"I’m only getting stronger, and the longer I do this, the better I get." - Johny Hendricks
The 3am phone call from UFC President Dana White wasn’t what Johny Hendricks was expecting. In fact after a day with his family in Disney World, the UFC welterweight contender laughs, “I was exhausted from walking 50 miles. I thought it was a dream.”
Hendricks went right back to bed after being told by White in December that he was going to get another shot at the 170-pound title, but the next morning he knew that it was no dream.
“I woke up and I had all these missed calls and texts. I guess it was real.”
It was the perfect Christmas present, and despite the reality of the situation that will see Hendricks fighting Robbie Lawler this Saturday for the vacant welterweight crown, getting the call was a dream that followed a nightmare less than a month prior, when the Oklahoma native lost a controversial split decision to the man who vacated the title, Georges St-Pierre.
“You never really get over it,” said Hendricks of the GSP fight, which many observers believed he won. “You just learn to live with it. But you can’t just dwell on it; you’ve got to try to move forward and learn from it.”
So what did he learn from his first five round championship fight?
“You learn 1) you can go the distance and 2) that you did prepare yourself the right way,” he said. “Those are two important things, that your camp went well and you were able to go five rounds. That’s huge. And not only that, but confidence wise that you were able to go in there with a guy that hasn’t lost in a long time and make him look like he’s never looked after a fight before. Those are the things that you can just take as positives.”
Less than a month after the grueling November 16 bout, St-Pierre announced that he was taking a break from the sport and vacating the title. Hendricks wasn’t surprised at the announcement in the slightest.
“I knew that Dana White said we were gonna have a rematch, and after a fight like that, I don’t think he could handle another one,” he said. “I’m only getting stronger, and the longer I do this, the better I get. And also the better my camps get. So in this next one I’ll be stronger. I already feel like I’m in better shape than I was for my last fight.”
But with St-Pierre no longer an active member of the roster, will winning the belt lose a little luster for Hendricks knowing that the Canadian star isn’t the one he beat for it? Not a chance.
“Georges St-Pierre was the person holding the belt the whole time I’ve been trying to get it,” he said. “So that’s why I always said I want to beat Georges St-Pierre. Now if it was Robbie Lawler or Carlos Condit, I’d be looking at those guys. It’s all about the belt, it’s not about the person behind it for me. That 20-pound belt that Dana White puts around your waist, that’s what it’s about.”

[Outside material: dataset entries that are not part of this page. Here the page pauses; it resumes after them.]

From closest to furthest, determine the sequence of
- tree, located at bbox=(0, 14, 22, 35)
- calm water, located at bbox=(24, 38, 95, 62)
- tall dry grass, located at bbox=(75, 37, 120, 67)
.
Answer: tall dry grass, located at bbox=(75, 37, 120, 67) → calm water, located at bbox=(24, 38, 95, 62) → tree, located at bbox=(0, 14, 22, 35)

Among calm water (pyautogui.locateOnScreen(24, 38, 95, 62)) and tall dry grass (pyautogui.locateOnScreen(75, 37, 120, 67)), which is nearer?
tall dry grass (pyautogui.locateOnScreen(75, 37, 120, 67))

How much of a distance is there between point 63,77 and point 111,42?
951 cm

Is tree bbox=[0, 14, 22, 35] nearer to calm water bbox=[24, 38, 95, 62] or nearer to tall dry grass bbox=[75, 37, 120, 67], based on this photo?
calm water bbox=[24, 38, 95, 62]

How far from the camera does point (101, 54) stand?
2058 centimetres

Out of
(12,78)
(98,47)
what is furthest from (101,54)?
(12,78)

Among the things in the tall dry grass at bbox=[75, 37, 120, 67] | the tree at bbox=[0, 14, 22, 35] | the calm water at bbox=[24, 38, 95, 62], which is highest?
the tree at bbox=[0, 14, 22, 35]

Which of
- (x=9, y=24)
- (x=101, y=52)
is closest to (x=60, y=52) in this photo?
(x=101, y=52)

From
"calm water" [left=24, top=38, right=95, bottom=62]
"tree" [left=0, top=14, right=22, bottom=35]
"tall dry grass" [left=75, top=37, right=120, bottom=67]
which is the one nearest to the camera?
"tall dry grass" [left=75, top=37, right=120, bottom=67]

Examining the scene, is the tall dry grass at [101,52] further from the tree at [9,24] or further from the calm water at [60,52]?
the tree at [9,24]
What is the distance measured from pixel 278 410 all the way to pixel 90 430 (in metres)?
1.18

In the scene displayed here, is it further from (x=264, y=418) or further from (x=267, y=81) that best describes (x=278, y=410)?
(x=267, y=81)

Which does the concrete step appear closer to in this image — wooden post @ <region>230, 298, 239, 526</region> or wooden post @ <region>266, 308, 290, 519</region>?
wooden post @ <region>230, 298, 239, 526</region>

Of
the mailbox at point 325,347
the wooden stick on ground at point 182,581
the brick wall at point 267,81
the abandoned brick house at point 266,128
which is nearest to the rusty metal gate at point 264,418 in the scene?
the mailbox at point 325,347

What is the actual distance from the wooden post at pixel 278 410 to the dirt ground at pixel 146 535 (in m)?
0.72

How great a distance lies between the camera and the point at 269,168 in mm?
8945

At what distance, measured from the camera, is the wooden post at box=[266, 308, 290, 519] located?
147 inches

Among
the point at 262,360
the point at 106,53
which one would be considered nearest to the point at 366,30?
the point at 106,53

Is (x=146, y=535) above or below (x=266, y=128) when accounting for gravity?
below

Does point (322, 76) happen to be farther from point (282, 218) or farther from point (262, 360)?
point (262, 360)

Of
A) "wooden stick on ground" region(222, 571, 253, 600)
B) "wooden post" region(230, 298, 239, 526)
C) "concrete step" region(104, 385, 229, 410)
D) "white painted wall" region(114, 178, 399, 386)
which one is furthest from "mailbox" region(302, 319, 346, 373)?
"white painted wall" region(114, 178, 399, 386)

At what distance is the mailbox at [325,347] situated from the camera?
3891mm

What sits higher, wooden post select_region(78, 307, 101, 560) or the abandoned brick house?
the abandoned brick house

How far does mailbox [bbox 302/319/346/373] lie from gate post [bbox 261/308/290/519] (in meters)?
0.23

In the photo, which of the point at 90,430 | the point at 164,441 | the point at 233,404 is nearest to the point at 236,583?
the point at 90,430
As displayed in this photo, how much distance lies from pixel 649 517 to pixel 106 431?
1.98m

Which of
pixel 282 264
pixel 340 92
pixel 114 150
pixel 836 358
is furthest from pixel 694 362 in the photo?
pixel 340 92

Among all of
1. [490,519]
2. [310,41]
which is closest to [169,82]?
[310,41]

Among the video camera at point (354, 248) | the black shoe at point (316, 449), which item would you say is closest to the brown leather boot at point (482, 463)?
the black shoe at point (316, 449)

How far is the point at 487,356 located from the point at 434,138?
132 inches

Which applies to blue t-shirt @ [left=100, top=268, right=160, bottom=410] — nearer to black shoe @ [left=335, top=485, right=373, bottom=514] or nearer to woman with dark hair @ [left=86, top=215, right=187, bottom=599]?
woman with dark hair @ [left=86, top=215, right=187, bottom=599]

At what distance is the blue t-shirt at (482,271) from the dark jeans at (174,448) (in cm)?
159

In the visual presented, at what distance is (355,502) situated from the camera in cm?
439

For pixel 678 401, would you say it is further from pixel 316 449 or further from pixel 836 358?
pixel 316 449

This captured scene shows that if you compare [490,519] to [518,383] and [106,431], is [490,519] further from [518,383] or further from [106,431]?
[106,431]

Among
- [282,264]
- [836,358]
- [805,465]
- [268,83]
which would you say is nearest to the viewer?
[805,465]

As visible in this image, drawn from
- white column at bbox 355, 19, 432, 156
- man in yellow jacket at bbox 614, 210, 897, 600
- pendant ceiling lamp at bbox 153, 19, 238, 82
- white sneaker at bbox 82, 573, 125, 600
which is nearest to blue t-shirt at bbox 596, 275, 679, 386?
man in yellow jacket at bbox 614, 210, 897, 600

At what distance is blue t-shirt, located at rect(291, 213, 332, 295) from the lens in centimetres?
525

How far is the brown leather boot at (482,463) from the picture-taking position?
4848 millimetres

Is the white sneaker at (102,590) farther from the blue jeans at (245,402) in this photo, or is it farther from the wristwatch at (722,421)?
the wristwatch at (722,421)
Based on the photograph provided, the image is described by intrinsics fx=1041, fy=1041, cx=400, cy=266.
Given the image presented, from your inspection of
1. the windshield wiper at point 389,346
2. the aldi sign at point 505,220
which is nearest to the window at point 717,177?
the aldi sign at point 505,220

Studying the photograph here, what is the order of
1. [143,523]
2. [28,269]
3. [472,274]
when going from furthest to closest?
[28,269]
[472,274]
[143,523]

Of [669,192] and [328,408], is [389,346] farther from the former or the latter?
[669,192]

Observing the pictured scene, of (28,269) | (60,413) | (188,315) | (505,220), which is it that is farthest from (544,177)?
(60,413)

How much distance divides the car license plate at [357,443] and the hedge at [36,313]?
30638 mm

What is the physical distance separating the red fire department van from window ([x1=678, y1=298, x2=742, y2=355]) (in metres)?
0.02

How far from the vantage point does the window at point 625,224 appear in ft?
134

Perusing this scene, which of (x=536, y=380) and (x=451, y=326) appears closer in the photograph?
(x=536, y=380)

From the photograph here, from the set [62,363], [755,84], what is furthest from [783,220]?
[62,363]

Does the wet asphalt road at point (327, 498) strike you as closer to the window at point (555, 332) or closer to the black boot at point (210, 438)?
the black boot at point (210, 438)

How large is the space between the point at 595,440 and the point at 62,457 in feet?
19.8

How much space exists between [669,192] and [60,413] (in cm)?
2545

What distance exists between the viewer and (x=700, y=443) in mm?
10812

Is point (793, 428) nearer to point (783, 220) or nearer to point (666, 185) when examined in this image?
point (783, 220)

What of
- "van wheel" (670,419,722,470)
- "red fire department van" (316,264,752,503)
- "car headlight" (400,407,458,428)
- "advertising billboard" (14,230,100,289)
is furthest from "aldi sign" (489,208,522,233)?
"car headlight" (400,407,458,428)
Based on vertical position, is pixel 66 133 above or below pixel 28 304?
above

And despite all the build-up to his first shot at the title and its emotional aftermath, going through that all again – and especially so soon – isn’t an issue for Hendricks, who will enter the Octagon this weekend in his adopted hometown of Dallas, Texas.
“No, not at all, because I get another shot at it for one,” he said. “Two, it’s in Dallas, so that’s another reason to be excited for it, and three, it’s always about the belt. As long as I keep it that it’s the belt that motivates me, then I’ll always stay motivated. I want to be the number one guy and I want everybody to be shooting at me. I want the target on my back. And now I have the opportunity to be that guy, to be the person that everybody’s coming after, and that’s what I want.”
Being the best. It’s been Hendricks’ obsession since he first stepped foot on a wrestling mat, and as soon as he walked into the Octagon as a mixed martial artist. So while some competitors refuse to think about that moment of victory in order to keep from jinxing themselves, for Hendricks, that’s the only thing that fills his mind as Saturday night approaches.
“That’s always in the back of your mind or in the front of your mind,” he said. “You want Dana White to wrap that belt around your waist and hear Bruce Buffer say that you’re the new welterweight champion. Those thoughts are always on my mind, and that’s what drives me and what I want more than anything.”